SET TASK - Copy the rows below with every "viewer" replaced by "camera", changing nothing else.

━━━━━ INFORMATION GIVEN ━━━━━

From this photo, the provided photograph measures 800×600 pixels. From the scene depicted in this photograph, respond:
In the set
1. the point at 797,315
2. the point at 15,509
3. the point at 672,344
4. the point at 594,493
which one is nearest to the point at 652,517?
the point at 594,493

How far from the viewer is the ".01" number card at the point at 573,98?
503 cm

━━━━━

ANSWER BELOW -
From this photo, the provided photograph measures 800×600 pixels. From the scene depicted in this photograph, respond:
In the set
1. the point at 797,315
2. the point at 15,509
3. the point at 672,344
4. the point at 594,493
which one is nearest to the point at 652,517?
the point at 594,493

How far from the camera is the ".01" number card at the point at 573,98?
503 cm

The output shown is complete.